To this day, the hardest part of recovering from this injury have been the continuous-inconsistencies. One day everything functions normally, you believe walking is possible for you, then a few days later it’s as if you were paralyzed all over again losing that significant progress. With a spinal cord injury or any obstacle in life, regular mental training for perseverance through adversity is key to an individual's success. Successful people with or without disabilities typically have the mindset that they are unstoppable regardless of limitations others try to set on them. 

 As I have continued to focus on my health and wellbeing, I began work on the biggest passion in my life, the Wheel With Me Foundation. Co-founded in 2016, this 501(c) non-profit has the goal to build a transitional community for spinal cord injury survivors. Similar to skills you learn in high school and in inpatient rehabilitation, the Wheel With Me Foundation strives to provide life skills needed to exist.  Wheel With Me House will be the University for a newly injured individual to apply and build those skills, while guided by another individual with an SCI. We currently host community meet-ups with the goal of bringing local wheelchair users together in addition to bringing wheelchair awareness to the community itself. Through our partnership with Kenda Tires we have been able to give sets of tires to numerous wheelchair users. 

I feel super grateful that this journey has put incredible companies like Kenda Tire in my life. I use Kenda for everything, literally everything.  On my daily wheelchair I love the Kontender, a fast moving tire for the athlete within.  When I am feeling spicy I throw on a set of Pink Koncept K191, an all-purpose tire. Both styles offer agility when maneuvering your chair in your day-to-day life. When I want to explore nature, I use the popular Nevegal. The tread provides the perfect amount of grip for those inaccessible conditions. On my Polaris Ace 570 I run the Bear Claw. They hook up the perfect amount for me to rip through the woods, especially in muddy conditions or creek beds. Since my spinal cord injury in 2015 I’ve driven over 250,000 miles between two Volkswagens. I have had two sets of Kenda car tires. I put over 50,000 miles on my first set of Kenetica’s, driving across the United States through every season of weather.

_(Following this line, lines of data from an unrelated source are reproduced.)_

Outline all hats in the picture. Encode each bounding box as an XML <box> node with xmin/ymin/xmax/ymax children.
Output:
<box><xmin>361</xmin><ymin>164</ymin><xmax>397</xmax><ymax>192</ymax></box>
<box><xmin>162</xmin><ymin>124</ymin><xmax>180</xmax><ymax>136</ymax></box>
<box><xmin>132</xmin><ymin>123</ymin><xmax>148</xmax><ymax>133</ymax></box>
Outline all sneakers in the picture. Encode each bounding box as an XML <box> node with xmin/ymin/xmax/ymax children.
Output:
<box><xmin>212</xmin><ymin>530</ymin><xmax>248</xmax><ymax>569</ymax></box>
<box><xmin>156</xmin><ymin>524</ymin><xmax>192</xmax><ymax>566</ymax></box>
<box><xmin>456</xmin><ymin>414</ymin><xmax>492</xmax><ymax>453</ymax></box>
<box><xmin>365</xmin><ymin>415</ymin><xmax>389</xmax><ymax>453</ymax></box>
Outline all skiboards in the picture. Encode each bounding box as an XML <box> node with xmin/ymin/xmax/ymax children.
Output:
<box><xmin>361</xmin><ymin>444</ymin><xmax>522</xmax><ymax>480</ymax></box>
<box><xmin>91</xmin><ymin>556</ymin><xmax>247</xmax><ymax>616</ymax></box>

Through rain, snow, and ice, these tires provided grip like I’ve never experienced before. They are by far my favorite car tire I have ever used.  From my car to UTV to my chair, Kenda offers whatever I need to keep me rolling. With affordable options and a compassionate team, I am proud to #RideKenda. 

 I cannot tell you if I will ever walk again, but I can promise you I will make the effort to be the happiest, healthiest version of me. People ask how I maintain my drive or why I am so open; and my answer is this, “my goal is to restore hope within’ that 22 year old girl in that hospital bed who was terrified of what the future held.”